__PROVIDED INFORMATION__.
━━━

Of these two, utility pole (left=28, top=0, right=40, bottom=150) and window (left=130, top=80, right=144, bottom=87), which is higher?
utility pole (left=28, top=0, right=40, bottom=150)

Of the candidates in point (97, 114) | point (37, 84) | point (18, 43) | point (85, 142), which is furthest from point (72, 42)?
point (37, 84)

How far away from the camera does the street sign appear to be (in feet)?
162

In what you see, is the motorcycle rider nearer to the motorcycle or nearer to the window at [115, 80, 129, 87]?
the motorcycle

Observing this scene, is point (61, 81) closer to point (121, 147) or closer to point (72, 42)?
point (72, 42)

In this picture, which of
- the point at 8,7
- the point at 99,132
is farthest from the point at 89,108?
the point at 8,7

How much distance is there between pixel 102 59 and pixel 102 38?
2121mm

━━━

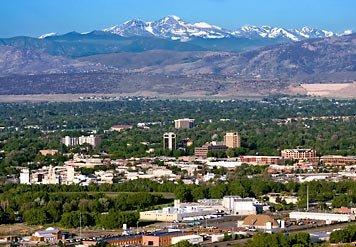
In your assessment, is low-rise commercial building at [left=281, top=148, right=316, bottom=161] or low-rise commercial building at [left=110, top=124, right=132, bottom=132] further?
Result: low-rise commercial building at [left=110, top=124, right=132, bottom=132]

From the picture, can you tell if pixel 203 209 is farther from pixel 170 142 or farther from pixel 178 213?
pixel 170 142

━━━

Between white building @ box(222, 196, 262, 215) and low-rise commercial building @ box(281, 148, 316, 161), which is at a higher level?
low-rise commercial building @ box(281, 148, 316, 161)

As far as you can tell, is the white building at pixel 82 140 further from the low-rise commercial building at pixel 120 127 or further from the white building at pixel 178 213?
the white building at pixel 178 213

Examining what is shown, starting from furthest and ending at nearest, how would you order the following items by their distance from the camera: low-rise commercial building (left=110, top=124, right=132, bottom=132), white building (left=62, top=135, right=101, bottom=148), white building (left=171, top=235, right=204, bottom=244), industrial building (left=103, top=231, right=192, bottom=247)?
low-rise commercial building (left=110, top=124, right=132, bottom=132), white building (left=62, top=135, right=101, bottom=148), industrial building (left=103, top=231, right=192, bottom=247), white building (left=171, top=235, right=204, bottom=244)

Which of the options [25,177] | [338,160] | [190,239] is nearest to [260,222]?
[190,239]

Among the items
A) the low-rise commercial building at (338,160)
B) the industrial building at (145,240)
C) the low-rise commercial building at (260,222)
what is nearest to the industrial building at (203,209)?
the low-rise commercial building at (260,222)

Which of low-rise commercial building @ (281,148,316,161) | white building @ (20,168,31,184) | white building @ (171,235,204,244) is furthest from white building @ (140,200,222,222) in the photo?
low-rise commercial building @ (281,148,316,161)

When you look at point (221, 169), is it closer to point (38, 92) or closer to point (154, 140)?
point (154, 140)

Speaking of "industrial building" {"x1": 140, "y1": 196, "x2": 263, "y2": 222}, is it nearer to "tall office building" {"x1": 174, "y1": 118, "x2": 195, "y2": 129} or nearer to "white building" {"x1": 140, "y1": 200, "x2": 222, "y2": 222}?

━━━

__GOAL OF THE EXERCISE__. Rewrite everything from the line containing "Which of low-rise" down to the line containing "is it nearer", swapping "industrial building" for "warehouse" and leaving all else unchanged.

__THE REPLY__.
Which of low-rise commercial building @ (281,148,316,161) | white building @ (20,168,31,184) | white building @ (171,235,204,244) is furthest from white building @ (140,200,222,222) in the photo?
low-rise commercial building @ (281,148,316,161)

When you look at point (221, 169), is it closer to point (38, 92) or closer to point (154, 140)?
point (154, 140)

Speaking of "warehouse" {"x1": 140, "y1": 196, "x2": 263, "y2": 222}, is it nearer to "tall office building" {"x1": 174, "y1": 118, "x2": 195, "y2": 129} or nearer to "white building" {"x1": 140, "y1": 200, "x2": 222, "y2": 222}?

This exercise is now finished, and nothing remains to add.